# Sparks in microwave?!



## BigAL (Feb 11, 2011)

I sliced up 2 roma tomatoes, put them on a plastic plate, put alittle k.salt, fresh grnd pepper, and a good dose of Tony Chachere's creole seasoning(original).  Put the plate in the microwave and I saw sparks, small, but about 4-6 of them.  

Tony C's ingred: Salt, red pepper and other spices, garlic, silicon dioxide(to prevent caking).  

What is Silicon Dioxide? | eHow.com

I'm not worried, just interested in know'n what caused the sparks.

Any help is appreciated.
Thanks.


----------



## Linda123 (Feb 11, 2011)

Does the plate have any metalic decorations?


----------



## BigAL (Feb 11, 2011)

No, it's just a cheap plastic plate that I've used in the microwave plenty of times.  

It was also spark'n on the top of the tomatoes.

The pepper grinder is all plastic, one of those one use deals that you can't refill, made by McCormick(sp?).

K.salt was poured out of the box into an old McCormic spice container of some kind, all plastic.

Tony C's is all plastic.

Cut tomatoes w/a good knife that I didn't sharpen or hone(sp?), serrated blade.


----------



## Andy M. (Feb 11, 2011)

Hmmm.  Interesting.  However, I'm more curious about the spice mix's having sand in it.


----------



## Bigjim68 (Feb 11, 2011)

Andy M. said:


> Hmmm.  Interesting.  However, I'm more curious about the spice mix's having sand in it.


A lot of boxed products have sand in them, including most if not all boxed salts.  

It is possible that the spice mix has sand with a slightly metallic composition.


----------



## BigAL (Feb 11, 2011)

I never thought of the salt.  I thought it would be some "...and spices" type of deal.

Chances are your right.  Something in the salt.  

Well, what ever it was....the tomatoes sure tasted good.


----------



## garlicjosh (Feb 11, 2011)

I'm sure it has to do with that sand as well. I have read in many places about such things taking place and that is usually what it comes down to.
The plastic, even if cheap plastic could still also have metal components in it and it just so happens that they lined up just right to make sparks. I have had that happen with a paper bag before. Tossed it in the microwave once, nothing, did it again later, it sparked something fierce.

However, the small amount caused when this happens, is really nothing to worry about


----------



## Bigjim68 (Feb 11, 2011)

Good tomatoes and a free light show.  What more could you ask for?


----------



## TheNoodleIncident (Feb 11, 2011)

ive never put fresh slices tomatos in the microwave...to be honest, i dont think i'd want to....you just wanted them warm, or were trying to cook them?


----------



## Andy M. (Feb 11, 2011)

Bigjim68 said:


> Good tomatoes and a free light show.  What more could you ask for?




I have a list.  How much time you got??


----------



## jennyema (Feb 11, 2011)

Bigjim68 said:


> A lot of boxed products have sand in them, including most if not all boxed salts.
> 
> .


 

Not all salt has a flow agent added.  Mine sure doesn't.


----------



## BigAL (Feb 11, 2011)

(Task description) Transcribe the stretch of the microwave sparks thread from "I never thought" through "sure tasted good.", keeping every word and mark as it appears.

(Listed records)
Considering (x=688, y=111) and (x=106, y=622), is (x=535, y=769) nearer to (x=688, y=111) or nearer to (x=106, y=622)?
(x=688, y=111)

---

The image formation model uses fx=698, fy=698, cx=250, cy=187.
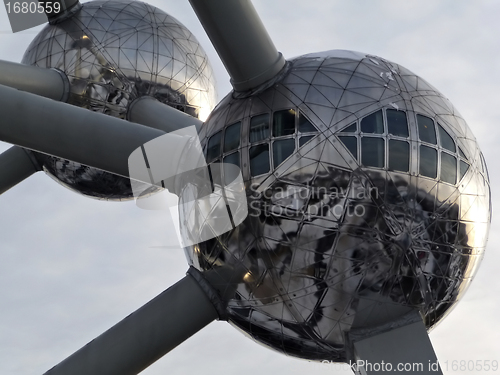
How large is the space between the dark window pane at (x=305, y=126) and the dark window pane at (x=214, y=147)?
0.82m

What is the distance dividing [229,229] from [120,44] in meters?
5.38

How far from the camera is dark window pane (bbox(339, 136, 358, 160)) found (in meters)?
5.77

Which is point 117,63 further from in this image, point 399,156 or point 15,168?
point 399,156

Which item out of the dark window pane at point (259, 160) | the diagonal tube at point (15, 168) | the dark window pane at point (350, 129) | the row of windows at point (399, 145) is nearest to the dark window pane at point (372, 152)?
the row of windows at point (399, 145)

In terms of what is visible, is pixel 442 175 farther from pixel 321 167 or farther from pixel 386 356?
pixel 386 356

(Solution to this problem)
I never thought of the salt.  I thought it would be some "...and spices" type of deal.

Chances are your right.  Something in the salt.  

Well, what ever it was....the tomatoes sure tasted good.